When Hirsch first came to Frankfurt in 1851, he proclaimed Torah im Derech Eretz as the "banner" for his congregation, the Israelitische Religionsgesellschaft — the phrase has since been synonymous with Hirsch as well as with his philosophy. As seen, Hirsch was not unique in extending Derech Eretz to include broad knowledge of the secular world; rather, his role was to formalize a philosophy of Derech Eretz that incorporated a practical response to modernity.
Hirsch's philosophy has been variously interpreted within Orthodoxy.

===Hirsch's Torah im Derech Eretz===
In Hirsch's view, Derech Eretz refers not only to livelihood, but also to the social order, with the associated mores and considerations of courtesy and propriety, as well as to general education. Hirsch thus developed the concept of Derech Eretz to embrace Western culture while maintaining strict adherence to Jewish law.

====Worldly involvement====

Cover of an 1899 edition of The Nineteen Letters of Ben Uziel, where Hirsch lays out his program of Torah im Derech Eretz.

Hirsch seeks to demonstrate in all his writings that the combination of Torah and Derech Eretz is not only possible but necessary if Judaism is to dominate not only the religious sphere of personal and communal life, but the secular, mundane sphere as well. To Hirsch, the fulfillment of Torah—Derech Eretz—therefore requires worldly involvement and general participation in society, as facilitated by the requisite knowledge.
"Judaism is not a mere adjunct to life: it comprises all of life. To be a Jew is not a mere part, it is the sum total of our task in life. To be a Jew in the synagogue and the kitchen, in the field and the warehouse, in the office and the pulpit ... with the needle and the graving-tool, with the pen and the chisel—that is what it means to be a Jew."

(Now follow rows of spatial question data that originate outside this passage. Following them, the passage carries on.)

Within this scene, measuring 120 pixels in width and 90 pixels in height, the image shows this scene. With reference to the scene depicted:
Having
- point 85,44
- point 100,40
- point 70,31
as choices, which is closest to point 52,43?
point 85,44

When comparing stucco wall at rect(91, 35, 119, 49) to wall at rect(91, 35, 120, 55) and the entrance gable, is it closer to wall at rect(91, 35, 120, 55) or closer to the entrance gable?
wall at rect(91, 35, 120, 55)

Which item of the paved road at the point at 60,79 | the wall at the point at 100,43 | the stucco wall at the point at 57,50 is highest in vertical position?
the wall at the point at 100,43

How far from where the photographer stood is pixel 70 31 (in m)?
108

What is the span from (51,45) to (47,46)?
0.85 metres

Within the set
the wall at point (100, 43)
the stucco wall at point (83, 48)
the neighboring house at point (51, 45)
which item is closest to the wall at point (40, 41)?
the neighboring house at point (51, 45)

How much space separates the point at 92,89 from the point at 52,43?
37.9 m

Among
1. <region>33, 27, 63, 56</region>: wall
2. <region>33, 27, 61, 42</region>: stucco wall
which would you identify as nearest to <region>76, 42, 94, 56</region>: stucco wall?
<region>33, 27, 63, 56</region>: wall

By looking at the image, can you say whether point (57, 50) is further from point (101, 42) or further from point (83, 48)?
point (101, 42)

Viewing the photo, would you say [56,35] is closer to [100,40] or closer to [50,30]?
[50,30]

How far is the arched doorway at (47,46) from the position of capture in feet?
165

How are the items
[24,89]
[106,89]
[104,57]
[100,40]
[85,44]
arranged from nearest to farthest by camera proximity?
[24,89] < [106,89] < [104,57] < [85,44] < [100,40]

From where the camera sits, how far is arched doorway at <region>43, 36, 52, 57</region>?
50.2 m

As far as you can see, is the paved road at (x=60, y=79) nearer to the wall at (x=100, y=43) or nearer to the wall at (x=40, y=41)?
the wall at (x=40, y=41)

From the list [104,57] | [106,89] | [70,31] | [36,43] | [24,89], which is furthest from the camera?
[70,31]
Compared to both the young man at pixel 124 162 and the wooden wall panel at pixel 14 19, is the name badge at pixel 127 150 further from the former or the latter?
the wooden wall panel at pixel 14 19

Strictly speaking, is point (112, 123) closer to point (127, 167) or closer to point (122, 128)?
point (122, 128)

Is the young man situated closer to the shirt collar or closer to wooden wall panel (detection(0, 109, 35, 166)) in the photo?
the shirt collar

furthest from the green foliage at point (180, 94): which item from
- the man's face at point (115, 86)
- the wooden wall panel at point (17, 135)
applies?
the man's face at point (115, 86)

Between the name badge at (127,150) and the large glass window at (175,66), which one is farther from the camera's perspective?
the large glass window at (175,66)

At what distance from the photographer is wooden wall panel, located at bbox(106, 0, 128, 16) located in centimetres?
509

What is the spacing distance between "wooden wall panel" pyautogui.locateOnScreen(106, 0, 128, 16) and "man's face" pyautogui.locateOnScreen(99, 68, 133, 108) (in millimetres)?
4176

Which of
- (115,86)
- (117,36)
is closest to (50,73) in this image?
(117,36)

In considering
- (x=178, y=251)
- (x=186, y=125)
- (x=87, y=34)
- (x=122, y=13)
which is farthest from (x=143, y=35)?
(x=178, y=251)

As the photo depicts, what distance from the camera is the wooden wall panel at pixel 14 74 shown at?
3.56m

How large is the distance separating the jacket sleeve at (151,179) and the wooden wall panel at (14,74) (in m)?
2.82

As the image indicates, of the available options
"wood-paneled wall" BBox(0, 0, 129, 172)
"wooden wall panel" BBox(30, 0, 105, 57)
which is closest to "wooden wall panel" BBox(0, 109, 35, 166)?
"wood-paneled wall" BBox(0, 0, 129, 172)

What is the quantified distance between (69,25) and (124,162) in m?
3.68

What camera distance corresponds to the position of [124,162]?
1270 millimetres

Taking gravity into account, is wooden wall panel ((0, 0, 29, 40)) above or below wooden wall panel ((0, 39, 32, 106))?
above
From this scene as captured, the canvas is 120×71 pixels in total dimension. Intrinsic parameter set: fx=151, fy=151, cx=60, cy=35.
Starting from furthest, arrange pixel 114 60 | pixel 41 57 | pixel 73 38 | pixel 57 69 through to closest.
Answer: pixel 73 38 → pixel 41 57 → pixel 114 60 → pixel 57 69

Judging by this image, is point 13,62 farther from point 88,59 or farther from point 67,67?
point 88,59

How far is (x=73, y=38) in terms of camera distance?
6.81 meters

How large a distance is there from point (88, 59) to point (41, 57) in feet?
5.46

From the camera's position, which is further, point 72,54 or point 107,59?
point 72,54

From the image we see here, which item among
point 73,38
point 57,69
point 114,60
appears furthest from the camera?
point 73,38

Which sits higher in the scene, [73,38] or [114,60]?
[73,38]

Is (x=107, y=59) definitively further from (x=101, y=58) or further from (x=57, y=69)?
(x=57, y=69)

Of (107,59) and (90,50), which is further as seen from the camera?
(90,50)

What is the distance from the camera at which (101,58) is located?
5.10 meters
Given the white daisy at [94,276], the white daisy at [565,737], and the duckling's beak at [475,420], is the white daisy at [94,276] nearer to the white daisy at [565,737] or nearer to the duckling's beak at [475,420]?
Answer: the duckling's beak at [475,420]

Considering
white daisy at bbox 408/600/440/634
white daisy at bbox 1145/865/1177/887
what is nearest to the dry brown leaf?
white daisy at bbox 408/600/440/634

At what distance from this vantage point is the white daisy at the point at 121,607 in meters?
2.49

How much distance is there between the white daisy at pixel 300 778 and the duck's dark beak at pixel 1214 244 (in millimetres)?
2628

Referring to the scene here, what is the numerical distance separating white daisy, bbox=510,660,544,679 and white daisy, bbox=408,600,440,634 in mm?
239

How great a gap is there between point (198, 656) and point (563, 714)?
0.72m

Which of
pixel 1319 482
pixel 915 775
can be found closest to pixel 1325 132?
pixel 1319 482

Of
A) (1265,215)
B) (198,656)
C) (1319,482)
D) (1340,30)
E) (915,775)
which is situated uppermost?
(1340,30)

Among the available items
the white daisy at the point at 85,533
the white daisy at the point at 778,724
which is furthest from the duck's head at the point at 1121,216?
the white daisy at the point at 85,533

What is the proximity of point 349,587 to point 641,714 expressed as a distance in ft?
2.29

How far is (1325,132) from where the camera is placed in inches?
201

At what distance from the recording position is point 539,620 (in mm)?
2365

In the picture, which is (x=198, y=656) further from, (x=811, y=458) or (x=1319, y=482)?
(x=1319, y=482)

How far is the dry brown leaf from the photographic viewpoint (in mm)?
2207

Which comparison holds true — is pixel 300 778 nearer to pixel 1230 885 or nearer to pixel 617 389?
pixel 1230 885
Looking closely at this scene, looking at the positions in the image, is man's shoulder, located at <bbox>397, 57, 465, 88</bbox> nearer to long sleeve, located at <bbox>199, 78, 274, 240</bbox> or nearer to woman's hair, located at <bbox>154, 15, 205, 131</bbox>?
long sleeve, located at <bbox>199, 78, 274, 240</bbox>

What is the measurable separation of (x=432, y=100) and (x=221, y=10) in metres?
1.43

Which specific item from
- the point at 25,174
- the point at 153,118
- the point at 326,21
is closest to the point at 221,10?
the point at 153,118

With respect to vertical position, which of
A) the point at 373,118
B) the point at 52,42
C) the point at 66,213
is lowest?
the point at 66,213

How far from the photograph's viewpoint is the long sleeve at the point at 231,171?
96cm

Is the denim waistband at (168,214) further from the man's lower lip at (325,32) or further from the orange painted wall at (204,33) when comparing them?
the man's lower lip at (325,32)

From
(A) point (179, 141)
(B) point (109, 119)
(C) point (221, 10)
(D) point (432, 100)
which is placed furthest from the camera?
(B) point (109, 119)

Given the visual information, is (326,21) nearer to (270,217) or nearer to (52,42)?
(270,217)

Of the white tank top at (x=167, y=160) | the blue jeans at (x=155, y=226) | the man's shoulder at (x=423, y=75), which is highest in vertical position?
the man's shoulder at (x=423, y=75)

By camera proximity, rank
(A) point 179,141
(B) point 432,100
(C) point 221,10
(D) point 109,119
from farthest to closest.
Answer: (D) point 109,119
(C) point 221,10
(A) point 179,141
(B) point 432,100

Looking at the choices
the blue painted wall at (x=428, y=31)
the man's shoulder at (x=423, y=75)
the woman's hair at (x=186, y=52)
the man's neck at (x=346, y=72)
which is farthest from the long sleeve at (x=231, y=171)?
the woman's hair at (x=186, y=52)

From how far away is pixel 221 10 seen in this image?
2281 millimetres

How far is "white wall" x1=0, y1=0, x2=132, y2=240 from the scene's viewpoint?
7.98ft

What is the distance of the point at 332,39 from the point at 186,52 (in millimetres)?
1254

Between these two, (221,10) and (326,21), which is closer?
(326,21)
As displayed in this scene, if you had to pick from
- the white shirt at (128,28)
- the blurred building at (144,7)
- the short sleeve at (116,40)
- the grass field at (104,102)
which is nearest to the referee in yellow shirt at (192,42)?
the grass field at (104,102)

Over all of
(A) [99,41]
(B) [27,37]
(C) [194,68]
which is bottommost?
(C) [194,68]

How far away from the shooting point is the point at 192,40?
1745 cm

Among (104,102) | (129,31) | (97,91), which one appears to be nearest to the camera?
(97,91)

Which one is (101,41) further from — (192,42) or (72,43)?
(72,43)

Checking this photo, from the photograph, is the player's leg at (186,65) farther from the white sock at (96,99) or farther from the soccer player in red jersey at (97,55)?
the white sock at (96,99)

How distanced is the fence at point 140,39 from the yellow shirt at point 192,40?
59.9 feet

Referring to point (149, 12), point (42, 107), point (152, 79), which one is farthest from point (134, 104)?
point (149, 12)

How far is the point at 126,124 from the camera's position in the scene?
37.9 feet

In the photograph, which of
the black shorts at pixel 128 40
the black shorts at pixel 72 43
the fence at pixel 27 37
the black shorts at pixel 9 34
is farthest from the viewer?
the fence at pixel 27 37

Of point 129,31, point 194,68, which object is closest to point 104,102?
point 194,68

====Secular culture and education====
In Hirsch's view, Judaism must "include the conscientious promotion of education and culture". Hirsch speaks of the Mensch-Yisroel ("Israel-man"), the "enlightened religious personality" as an ideal: that is the Jew who is proudly Jewish, a believer in the eternal values of the Torah, but also possessing the ability to engage with and influence contemporary culture and knowledge.
"The more, indeed, Judaism comprises the whole of man and extends its declared mission to the salvation of the whole of mankind, the less it is possible to confine its outlook to the synagogue. [Thus] the more the Jew is a Jew, the more universalist will be his views and aspirations [and] the less aloof will he be from ... art or science, culture or education ... [and] the more joyfully will he applaud whenever he sees truth and justice and peace and the ennoblement of man."

====Jewish law====
Hirsch was emphatic that Derech Eretz in no sense allows for halakhic compromise. In his view, Judaism is "an untouchable sanctuary which must not be subjected to human judgment nor subordinated to human considerations" and "progress is valid only to the extent that it does not interfere with religion". He states that "the Jew will not want to accomplish anything that he cannot accomplish as a Jew. Any step which takes him away from Judaism is not for him a step forward, is not progress. He exercises this self-control without a pang, for he does not wish to accomplish his own will on earth but labours in the service of God." In The Nineteen Letters of Ben Uziel, Hirsch remarked that it would have been better for the Jews not to have been emancipated if the price they had to pay was assimilation. (See also, Modern Orthodox Judaism#Standards of observance.)

===Interpretation===
See also the discussion on this point, in the article on Rabbi Hirsch.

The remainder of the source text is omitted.